» GOAL OF THE EXERCISE: Scan the entries for the word "sgmoore" and return every line that has it.

» RECORDED DATA:

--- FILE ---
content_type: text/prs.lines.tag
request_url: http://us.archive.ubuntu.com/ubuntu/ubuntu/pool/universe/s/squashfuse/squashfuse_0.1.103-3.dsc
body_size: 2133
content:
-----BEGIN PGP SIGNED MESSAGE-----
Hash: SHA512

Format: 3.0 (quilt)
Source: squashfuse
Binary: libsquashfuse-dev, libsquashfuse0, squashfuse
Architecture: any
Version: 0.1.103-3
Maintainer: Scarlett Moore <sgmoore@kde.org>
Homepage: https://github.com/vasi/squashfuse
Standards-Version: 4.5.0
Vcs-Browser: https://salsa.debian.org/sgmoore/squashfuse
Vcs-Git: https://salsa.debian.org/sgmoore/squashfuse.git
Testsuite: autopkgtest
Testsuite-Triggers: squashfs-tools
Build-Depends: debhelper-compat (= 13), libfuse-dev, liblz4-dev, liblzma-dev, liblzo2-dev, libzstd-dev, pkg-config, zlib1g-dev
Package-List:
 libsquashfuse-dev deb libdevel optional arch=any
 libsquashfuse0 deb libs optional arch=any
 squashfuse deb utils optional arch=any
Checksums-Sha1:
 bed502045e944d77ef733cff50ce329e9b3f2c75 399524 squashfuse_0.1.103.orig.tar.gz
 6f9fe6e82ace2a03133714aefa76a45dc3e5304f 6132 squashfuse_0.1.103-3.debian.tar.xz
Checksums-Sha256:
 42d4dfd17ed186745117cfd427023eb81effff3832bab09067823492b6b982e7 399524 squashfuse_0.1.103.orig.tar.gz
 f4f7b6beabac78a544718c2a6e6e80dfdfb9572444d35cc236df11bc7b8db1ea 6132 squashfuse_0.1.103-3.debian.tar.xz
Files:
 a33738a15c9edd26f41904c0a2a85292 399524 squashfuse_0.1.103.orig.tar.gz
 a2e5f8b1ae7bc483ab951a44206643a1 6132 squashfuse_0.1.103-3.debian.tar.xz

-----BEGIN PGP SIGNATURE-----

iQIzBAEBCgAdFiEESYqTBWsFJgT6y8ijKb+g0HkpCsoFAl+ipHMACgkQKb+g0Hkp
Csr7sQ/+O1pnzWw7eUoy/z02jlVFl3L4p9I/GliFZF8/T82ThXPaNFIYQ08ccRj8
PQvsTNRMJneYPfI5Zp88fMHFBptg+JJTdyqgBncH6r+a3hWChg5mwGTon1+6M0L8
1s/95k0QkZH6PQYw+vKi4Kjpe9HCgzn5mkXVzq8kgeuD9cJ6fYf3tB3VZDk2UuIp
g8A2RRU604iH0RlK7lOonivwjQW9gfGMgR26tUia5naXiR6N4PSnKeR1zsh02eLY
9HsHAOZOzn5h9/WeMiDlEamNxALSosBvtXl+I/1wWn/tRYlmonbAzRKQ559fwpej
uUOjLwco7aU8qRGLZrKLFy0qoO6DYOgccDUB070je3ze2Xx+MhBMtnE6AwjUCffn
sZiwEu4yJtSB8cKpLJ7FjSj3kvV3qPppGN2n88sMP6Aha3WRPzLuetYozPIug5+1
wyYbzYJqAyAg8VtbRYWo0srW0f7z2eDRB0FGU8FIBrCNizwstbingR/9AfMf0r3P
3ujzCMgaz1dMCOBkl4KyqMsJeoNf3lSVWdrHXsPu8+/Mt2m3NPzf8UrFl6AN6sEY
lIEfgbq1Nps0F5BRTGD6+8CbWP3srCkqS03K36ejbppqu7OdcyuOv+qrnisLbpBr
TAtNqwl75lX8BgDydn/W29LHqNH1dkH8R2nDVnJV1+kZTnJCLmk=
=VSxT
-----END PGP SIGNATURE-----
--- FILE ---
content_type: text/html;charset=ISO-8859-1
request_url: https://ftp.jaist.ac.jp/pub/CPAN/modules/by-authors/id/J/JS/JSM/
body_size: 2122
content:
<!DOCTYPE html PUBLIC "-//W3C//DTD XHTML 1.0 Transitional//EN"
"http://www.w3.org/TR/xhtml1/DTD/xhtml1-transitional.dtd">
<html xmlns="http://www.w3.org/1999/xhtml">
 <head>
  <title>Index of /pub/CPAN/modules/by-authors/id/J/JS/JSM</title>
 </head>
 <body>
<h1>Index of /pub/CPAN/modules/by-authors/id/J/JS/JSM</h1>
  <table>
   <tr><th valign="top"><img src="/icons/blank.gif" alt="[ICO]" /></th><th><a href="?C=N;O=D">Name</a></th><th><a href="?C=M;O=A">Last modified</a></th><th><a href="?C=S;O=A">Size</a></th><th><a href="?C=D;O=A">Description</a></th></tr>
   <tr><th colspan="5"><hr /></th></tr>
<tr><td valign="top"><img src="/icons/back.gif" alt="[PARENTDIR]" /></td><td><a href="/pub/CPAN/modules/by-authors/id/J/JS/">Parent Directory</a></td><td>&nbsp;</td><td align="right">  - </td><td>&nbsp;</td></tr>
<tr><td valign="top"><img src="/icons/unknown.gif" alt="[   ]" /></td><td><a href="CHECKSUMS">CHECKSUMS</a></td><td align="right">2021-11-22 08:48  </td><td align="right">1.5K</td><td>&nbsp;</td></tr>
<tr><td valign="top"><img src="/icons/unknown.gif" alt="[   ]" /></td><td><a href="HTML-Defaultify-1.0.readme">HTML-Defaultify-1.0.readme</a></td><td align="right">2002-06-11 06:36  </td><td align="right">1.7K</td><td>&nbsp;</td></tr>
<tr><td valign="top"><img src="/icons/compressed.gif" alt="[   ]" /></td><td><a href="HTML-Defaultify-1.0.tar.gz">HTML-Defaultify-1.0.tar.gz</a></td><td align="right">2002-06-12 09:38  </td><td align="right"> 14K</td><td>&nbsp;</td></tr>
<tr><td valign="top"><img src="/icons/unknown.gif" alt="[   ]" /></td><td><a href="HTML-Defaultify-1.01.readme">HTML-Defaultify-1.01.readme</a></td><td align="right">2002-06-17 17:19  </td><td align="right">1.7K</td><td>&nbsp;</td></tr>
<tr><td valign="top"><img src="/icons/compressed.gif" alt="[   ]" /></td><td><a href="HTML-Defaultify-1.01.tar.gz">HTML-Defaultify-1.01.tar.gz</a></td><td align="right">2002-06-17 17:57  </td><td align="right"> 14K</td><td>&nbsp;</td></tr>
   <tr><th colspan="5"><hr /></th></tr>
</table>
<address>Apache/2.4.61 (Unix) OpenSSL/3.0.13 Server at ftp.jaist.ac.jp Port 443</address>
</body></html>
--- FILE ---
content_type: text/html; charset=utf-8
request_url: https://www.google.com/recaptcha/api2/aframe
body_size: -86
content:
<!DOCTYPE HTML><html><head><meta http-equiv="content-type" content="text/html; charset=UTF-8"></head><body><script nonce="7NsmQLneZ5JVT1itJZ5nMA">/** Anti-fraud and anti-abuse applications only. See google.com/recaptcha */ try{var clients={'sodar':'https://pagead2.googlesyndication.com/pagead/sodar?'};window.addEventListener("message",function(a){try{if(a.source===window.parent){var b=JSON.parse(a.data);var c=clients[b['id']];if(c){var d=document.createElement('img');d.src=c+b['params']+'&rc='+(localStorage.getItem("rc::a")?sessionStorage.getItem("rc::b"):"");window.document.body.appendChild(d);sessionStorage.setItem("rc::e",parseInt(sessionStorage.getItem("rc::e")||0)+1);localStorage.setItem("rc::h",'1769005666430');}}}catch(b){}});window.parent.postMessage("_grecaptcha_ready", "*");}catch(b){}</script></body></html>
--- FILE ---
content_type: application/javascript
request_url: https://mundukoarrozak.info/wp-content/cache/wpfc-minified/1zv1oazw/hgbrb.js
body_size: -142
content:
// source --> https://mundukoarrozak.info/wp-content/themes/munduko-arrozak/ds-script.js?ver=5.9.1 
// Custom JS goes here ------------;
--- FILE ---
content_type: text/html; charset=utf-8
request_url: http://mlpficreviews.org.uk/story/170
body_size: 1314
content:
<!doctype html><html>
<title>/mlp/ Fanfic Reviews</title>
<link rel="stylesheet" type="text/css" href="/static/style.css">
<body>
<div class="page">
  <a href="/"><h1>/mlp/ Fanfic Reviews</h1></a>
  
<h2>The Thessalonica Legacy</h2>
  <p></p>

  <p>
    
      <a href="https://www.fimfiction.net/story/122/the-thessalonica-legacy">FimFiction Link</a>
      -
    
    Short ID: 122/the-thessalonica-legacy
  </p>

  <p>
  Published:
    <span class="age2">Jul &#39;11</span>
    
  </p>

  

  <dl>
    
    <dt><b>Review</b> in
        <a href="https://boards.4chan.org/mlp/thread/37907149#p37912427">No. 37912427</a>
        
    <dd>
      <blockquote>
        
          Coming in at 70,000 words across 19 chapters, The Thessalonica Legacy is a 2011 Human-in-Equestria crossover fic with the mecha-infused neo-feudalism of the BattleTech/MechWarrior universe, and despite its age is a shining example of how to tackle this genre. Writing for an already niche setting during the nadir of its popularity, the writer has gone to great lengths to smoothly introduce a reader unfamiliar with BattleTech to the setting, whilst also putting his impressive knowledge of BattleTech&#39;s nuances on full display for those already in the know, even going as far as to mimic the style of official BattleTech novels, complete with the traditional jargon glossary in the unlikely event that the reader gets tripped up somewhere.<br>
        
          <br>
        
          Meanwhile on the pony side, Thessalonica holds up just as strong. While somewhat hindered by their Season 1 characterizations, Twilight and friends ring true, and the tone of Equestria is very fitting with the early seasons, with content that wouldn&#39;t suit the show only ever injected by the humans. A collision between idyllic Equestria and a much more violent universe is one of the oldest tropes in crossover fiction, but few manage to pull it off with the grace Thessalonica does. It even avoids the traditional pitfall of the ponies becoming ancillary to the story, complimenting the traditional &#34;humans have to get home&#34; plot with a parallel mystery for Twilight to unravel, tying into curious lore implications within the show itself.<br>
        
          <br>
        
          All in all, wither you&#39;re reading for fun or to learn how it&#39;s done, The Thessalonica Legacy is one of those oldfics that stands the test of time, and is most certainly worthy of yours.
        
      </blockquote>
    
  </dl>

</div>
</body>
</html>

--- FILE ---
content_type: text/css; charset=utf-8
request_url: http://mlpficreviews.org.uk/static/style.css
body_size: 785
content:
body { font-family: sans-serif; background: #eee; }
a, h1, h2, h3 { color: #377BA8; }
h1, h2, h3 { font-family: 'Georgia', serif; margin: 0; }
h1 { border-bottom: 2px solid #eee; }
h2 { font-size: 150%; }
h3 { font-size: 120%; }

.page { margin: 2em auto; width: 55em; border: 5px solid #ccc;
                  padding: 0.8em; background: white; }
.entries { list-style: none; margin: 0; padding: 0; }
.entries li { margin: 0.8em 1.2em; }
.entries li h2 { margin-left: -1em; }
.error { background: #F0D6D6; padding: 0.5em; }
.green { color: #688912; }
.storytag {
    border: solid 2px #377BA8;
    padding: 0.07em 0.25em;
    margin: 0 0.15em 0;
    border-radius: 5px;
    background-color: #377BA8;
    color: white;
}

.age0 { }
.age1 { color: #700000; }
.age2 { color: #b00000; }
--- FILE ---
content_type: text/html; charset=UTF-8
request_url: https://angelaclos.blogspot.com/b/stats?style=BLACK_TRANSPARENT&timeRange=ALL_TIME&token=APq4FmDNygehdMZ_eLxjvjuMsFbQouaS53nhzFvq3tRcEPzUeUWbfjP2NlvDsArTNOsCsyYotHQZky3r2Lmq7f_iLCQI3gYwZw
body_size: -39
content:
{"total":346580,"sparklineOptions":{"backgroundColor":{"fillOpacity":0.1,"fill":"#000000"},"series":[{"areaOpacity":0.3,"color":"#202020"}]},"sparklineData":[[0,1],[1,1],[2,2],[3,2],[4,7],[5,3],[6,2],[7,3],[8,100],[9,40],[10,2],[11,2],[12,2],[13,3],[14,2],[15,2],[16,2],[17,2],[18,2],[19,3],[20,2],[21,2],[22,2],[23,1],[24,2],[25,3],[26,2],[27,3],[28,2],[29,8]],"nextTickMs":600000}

» YOUR SOLUTION:
Maintainer: Scarlett Moore <sgmoore@kde.org>
Vcs-Browser: https://salsa.debian.org/sgmoore/squashfuse
Vcs-Git: https://salsa.debian.org/sgmoore/squashfuse.git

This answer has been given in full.